= TASK MATERIAL =

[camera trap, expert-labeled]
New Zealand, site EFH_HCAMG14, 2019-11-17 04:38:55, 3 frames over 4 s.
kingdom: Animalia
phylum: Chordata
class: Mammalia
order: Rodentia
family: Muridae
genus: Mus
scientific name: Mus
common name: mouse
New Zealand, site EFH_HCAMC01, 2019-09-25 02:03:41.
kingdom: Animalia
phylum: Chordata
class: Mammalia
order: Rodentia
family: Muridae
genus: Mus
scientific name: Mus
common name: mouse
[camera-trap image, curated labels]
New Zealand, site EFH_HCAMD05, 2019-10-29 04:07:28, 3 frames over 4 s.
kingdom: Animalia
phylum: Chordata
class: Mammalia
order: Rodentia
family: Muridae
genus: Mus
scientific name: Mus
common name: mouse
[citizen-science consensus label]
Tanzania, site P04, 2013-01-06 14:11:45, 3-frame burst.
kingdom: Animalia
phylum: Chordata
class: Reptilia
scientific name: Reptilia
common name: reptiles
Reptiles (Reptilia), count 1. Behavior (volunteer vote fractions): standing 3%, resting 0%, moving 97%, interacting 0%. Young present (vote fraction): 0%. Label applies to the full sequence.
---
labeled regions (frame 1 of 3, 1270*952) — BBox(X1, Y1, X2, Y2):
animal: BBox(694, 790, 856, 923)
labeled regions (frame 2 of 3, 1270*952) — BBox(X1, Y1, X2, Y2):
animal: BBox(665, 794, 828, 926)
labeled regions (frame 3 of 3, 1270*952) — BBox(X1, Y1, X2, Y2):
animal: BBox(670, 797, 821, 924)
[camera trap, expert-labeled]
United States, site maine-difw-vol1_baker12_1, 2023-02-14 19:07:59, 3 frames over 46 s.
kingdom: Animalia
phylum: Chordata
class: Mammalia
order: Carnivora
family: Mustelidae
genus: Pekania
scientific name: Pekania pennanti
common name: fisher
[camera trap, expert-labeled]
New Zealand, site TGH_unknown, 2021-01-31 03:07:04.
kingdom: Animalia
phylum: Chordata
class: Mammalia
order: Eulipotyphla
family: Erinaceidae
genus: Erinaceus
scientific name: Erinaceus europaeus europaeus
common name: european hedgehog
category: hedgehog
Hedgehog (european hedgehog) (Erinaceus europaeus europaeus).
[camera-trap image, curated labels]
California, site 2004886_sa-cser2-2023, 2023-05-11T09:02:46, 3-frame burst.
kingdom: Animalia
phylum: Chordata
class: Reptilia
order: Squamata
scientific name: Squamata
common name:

= GOAL OF THE EXERCISE =
Your answer must be the line with "common name: fisher" and all lines after it through the final line of the entries, copied exactly and with nothing added.

= TASK SOLUTION =
common name: fisher
[camera trap, expert-labeled]
New Zealand, site TGH_unknown, 2021-01-31 03:07:04.
kingdom: Animalia
phylum: Chordata
class: Mammalia
order: Eulipotyphla
family: Erinaceidae
genus: Erinaceus
scientific name: Erinaceus europaeus europaeus
common name: european hedgehog
category: hedgehog
Hedgehog (european hedgehog) (Erinaceus europaeus europaeus).
[camera-trap image, curated labels]
California, site 2004886_sa-cser2-2023, 2023-05-11T09:02:46, 3-frame burst.
kingdom: Animalia
phylum: Chordata
class: Reptilia
order: Squamata
scientific name: Squamata
common name:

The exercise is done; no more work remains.